May 1, 2022
Content Warning: Police violence
Cops off Campus holds their last meeting of Spring Term
UO has begun a process of auditing its campus police force, but for some a hired consulting agency named Twenty First Century Policing (21CP) leaves the fox guarding the hen house. According to Cops off Campus UO, their own community audit on campus has concluded, “Abolition is our conclusion.” The auditing agency 21CP is primarily composed of former police chiefs and administrators. For Cops off Campus the audit that started in January this year hardly comes close to the type of community review board campus organizers have envisioned. Organizers are also worried that the report will appropriate abolitionist language, and most of all UOPD will have the opportunity to edit the report prior to public release. The $110K audit will in no way obligate the UOPD to follow any of its recommendations. Organizers believe a smokescreen of reform now allows campus authorities to move forward on a suite of half measures. Some of these including Community Service Officers, and various acknowledgments glorifying CAHOOTS and aping its best efforts.

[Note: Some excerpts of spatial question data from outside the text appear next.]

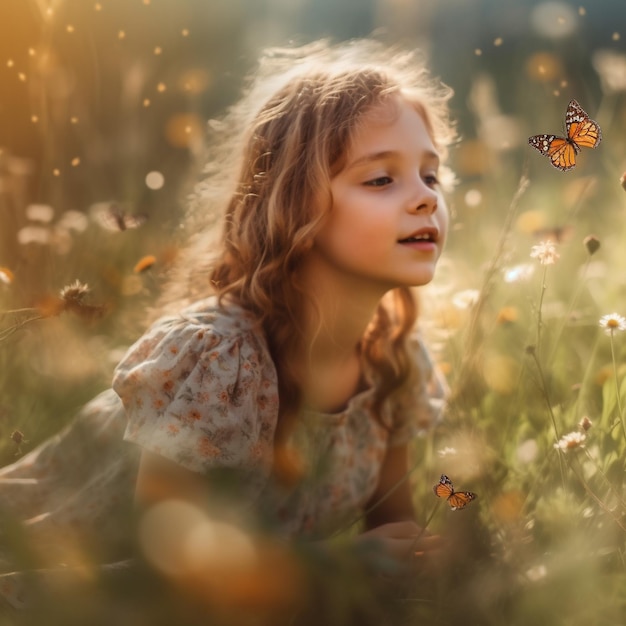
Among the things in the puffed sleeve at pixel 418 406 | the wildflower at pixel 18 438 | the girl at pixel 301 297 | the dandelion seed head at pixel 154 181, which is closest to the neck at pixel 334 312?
the girl at pixel 301 297

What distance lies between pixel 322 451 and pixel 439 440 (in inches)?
10.8

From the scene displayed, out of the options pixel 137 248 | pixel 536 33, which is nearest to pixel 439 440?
pixel 137 248

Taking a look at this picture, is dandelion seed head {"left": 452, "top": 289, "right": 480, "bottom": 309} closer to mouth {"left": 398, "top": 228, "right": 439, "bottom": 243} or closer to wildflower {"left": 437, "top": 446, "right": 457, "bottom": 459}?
mouth {"left": 398, "top": 228, "right": 439, "bottom": 243}

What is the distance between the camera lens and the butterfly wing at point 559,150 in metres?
0.99

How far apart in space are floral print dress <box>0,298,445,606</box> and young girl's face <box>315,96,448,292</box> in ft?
0.65

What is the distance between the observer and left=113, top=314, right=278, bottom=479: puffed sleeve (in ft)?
3.78

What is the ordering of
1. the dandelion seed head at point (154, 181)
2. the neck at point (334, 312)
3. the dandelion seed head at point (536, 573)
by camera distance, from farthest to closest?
1. the dandelion seed head at point (154, 181)
2. the neck at point (334, 312)
3. the dandelion seed head at point (536, 573)

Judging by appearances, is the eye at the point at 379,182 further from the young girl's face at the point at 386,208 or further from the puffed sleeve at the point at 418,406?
the puffed sleeve at the point at 418,406

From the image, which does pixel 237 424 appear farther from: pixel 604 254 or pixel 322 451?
pixel 604 254

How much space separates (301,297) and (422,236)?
23 centimetres

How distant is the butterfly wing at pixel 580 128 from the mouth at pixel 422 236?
0.27 m

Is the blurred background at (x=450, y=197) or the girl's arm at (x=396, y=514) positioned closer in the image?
the girl's arm at (x=396, y=514)

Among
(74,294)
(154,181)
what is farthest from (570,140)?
(154,181)

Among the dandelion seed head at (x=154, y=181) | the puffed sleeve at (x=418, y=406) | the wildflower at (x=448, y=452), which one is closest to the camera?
the wildflower at (x=448, y=452)
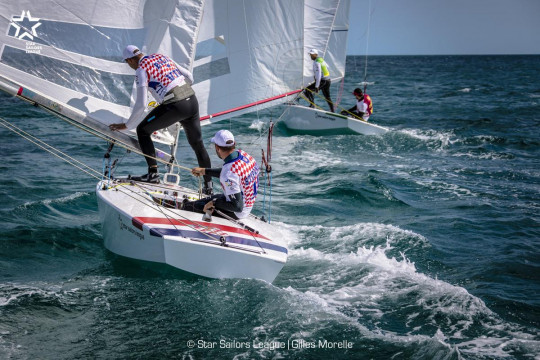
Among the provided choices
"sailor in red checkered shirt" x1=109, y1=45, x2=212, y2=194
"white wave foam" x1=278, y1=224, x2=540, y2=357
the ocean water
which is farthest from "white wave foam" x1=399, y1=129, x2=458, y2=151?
"sailor in red checkered shirt" x1=109, y1=45, x2=212, y2=194

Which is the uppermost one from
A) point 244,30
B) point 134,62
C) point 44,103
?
point 244,30

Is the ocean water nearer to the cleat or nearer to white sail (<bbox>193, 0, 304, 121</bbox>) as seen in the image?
the cleat

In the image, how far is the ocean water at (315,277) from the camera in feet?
17.2

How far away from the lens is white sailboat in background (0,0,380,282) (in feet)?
19.5

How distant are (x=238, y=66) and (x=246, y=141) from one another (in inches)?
295

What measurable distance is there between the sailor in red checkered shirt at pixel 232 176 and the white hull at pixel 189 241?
0.23 meters

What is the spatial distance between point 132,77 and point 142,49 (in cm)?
38

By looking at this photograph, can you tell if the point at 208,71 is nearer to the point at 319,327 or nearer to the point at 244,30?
the point at 244,30

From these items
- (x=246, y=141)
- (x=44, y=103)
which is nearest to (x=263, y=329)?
(x=44, y=103)

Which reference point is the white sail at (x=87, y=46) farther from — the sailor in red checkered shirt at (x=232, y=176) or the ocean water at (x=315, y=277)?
the ocean water at (x=315, y=277)

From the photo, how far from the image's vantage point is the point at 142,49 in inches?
280

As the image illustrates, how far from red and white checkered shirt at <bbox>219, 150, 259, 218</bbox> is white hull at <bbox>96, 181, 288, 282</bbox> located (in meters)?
0.46

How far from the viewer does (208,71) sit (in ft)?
26.9

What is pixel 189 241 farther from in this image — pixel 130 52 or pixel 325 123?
pixel 325 123
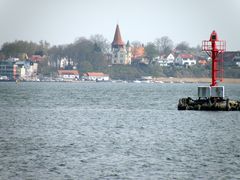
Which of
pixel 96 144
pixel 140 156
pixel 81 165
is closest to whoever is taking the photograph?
pixel 81 165

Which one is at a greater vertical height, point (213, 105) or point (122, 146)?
point (213, 105)

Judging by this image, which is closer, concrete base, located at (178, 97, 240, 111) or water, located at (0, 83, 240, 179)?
water, located at (0, 83, 240, 179)

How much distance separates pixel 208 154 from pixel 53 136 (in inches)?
525

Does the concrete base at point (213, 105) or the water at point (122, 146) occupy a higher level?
the concrete base at point (213, 105)

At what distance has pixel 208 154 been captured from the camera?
40500mm

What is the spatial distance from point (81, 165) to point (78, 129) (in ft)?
61.7

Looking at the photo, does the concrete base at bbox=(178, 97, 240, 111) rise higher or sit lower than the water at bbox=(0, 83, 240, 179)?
higher

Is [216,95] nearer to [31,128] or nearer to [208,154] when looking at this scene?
[31,128]

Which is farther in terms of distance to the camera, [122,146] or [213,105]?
[213,105]

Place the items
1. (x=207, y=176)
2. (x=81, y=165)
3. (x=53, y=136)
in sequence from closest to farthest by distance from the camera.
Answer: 1. (x=207, y=176)
2. (x=81, y=165)
3. (x=53, y=136)

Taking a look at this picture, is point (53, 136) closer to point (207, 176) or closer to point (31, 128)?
point (31, 128)

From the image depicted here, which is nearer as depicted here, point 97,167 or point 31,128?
point 97,167

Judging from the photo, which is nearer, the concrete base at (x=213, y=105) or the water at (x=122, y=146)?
the water at (x=122, y=146)

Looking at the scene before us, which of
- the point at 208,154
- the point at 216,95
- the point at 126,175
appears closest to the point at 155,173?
the point at 126,175
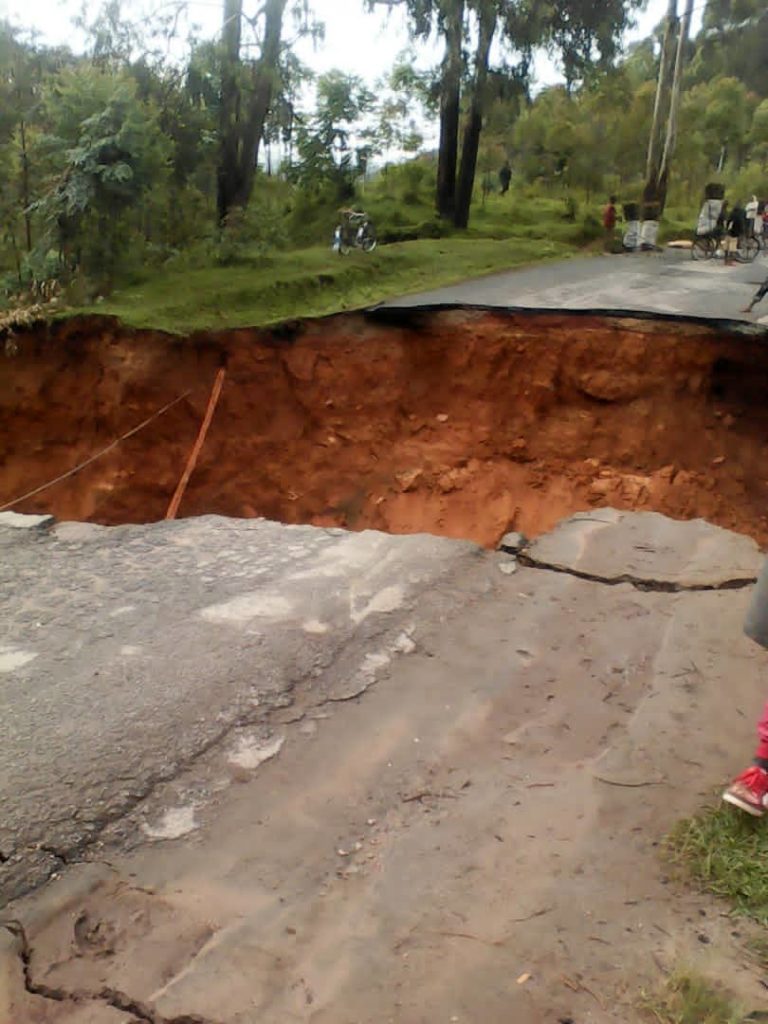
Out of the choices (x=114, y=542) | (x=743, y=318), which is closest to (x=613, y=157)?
(x=743, y=318)

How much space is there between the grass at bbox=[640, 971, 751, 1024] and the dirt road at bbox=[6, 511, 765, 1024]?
0.18 feet

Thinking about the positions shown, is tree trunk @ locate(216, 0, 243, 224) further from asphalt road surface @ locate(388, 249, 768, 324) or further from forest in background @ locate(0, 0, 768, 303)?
asphalt road surface @ locate(388, 249, 768, 324)

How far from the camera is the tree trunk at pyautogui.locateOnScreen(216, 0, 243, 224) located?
1196 centimetres

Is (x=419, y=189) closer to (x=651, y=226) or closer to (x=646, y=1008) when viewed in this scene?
(x=651, y=226)

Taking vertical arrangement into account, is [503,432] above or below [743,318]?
below

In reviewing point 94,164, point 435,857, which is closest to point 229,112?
point 94,164

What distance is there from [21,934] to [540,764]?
66.9 inches

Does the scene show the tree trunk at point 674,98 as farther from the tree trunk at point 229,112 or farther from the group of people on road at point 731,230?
the tree trunk at point 229,112

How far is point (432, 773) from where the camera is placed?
3.06 m

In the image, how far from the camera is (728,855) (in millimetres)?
2600

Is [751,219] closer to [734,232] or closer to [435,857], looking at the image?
[734,232]

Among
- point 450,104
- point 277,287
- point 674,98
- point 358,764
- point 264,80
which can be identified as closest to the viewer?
point 358,764

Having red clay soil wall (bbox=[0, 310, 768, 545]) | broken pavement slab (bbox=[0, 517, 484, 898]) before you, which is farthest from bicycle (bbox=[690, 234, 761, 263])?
broken pavement slab (bbox=[0, 517, 484, 898])

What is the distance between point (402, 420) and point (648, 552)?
515cm
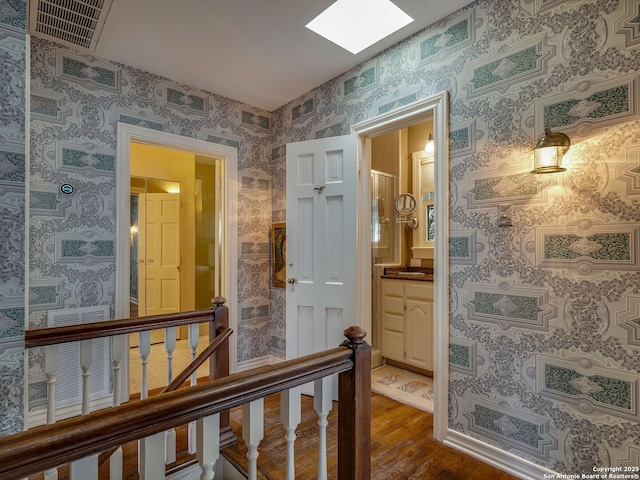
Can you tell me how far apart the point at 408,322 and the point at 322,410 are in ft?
7.06

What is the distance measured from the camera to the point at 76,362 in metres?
2.41

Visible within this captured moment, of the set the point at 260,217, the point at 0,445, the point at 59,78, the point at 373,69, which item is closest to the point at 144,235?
the point at 260,217

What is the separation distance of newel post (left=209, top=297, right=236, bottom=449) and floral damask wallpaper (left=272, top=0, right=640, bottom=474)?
1392 millimetres

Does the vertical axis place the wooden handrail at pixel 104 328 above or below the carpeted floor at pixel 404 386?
above

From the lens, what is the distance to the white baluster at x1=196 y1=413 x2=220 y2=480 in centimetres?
97

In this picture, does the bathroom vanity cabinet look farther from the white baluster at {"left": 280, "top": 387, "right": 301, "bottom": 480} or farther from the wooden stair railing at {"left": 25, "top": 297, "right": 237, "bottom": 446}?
the white baluster at {"left": 280, "top": 387, "right": 301, "bottom": 480}

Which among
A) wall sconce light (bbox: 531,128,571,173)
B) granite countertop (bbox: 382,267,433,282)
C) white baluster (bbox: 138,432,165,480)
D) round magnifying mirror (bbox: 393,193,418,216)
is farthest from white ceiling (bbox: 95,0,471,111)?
white baluster (bbox: 138,432,165,480)

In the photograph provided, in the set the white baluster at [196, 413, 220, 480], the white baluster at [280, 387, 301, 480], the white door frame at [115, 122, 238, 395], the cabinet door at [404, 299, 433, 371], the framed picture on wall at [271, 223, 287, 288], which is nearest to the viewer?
the white baluster at [196, 413, 220, 480]

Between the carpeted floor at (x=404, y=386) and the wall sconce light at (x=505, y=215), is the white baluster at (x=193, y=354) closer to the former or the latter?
the carpeted floor at (x=404, y=386)

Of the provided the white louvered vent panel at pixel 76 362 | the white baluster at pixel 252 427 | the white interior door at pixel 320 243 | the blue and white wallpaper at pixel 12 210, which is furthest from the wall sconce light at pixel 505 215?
the white louvered vent panel at pixel 76 362

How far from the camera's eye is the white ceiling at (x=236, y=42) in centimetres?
201

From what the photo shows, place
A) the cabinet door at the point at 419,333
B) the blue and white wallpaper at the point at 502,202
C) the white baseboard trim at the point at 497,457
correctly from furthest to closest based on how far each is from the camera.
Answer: the cabinet door at the point at 419,333 < the white baseboard trim at the point at 497,457 < the blue and white wallpaper at the point at 502,202

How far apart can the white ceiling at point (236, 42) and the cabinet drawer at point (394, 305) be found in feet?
7.08

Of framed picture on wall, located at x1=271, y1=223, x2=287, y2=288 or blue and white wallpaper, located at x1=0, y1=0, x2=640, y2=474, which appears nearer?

Cops off Campus ends the year with its May 25th public meeting by briefing who they are, where they are, and where they want to be. Over the course of the last year the group has transitioned from its previous iteration as Disarm UO into a stronger abolitionist stance of the Cops Off Campus Coalition. Now branded as Cops Off Campus UO (COC), the group takes a strong anti-capitalist position that opposes the prison industrial complex, colonialism, imperialism, patriarchy, and racism.
Their presentation opened with an indigenous land acknowledgement that fed directly into their core mission and seamlessly recognized the historical relationship between stolen indigenous land and policing. Reflecting on the history of COC they showed how the group has periodically released information about UOPD’s negative impact in the community. They have demonstrated how the foundation of UO’s police department is built on a program of privatization subsuming the public university system. And they have emphasized how UOPD was only established in 2011, which obliges meeting participants to easily imagine a campus community without policing.
Most importantly the abolitionist stance of the organization allows it to refrain from reformist efforts and compromises with campus administration. Over the course of the last academic year the group has largely been successful in efforts to underline a problematic relationship between Campus Duck Rides and the UOPD. Campus police had largely asserted control over the ride service (Previously called Safe Rides) and Associated Students of University of Oregon (ASUO) were paying 90% of the Duck Rides budget. This created a situation where student activity fees collected by ASUO were being funneled into the UOPD. It now appears that UOPD will no longer control the ride service in the next budget cycle and Transportation Services will take over control of Duck Rides.
Cops Off Campus ended its final Spring term meeting with a workshop asking participants to brainstorm how they would rather spend the UOPD’s eight million dollar budget.